■ **Task requirements**
Which lines in the listing contain the word "hanging"? Pick out each of them and copy it in full.

■ **Records for processing**
Start
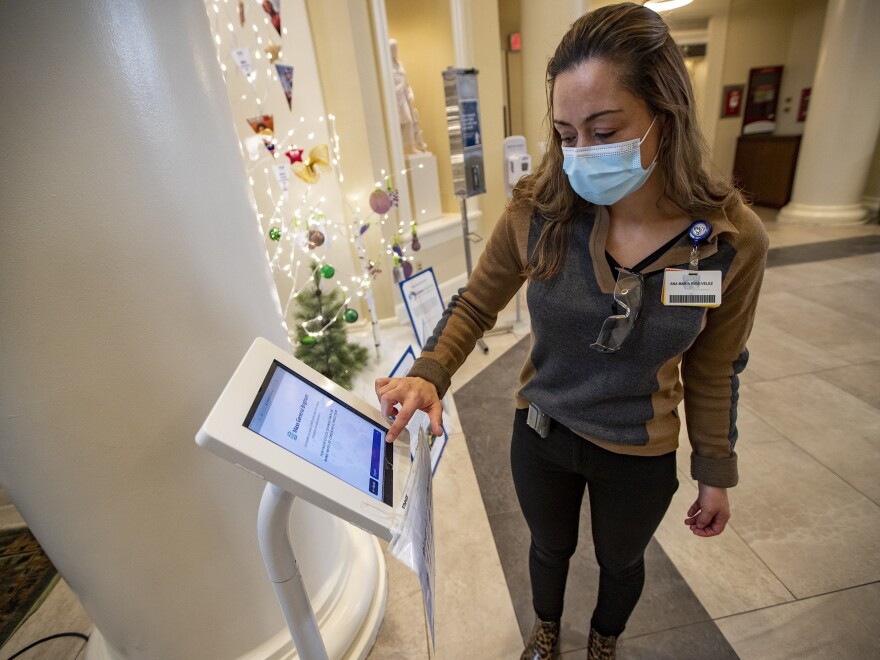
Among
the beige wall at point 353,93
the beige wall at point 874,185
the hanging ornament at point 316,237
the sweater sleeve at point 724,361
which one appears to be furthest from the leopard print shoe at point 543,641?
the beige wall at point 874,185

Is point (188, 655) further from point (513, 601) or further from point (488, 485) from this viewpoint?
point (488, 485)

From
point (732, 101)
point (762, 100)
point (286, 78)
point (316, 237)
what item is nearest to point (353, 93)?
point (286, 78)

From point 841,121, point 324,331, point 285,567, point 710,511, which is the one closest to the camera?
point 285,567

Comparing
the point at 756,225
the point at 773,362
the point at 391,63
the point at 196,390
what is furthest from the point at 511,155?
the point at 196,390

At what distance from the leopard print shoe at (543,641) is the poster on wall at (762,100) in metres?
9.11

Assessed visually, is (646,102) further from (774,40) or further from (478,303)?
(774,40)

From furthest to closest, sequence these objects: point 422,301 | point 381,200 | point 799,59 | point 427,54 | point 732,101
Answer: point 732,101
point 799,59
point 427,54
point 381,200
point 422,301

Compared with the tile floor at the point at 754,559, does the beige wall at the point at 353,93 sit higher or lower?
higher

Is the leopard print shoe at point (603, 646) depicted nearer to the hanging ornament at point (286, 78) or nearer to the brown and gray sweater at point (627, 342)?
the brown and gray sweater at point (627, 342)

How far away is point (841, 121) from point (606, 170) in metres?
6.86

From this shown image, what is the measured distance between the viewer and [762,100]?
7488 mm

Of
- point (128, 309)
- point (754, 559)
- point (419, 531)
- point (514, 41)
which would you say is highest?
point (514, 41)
End
Start
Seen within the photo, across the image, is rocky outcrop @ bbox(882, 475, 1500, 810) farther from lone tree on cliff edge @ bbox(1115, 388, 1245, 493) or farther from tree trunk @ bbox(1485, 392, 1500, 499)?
End
■ **Expected output**
the hanging ornament at point 316,237
Is the leopard print shoe at point (603, 646) depicted nearer to the hanging ornament at point (286, 78) or nearer to the brown and gray sweater at point (627, 342)?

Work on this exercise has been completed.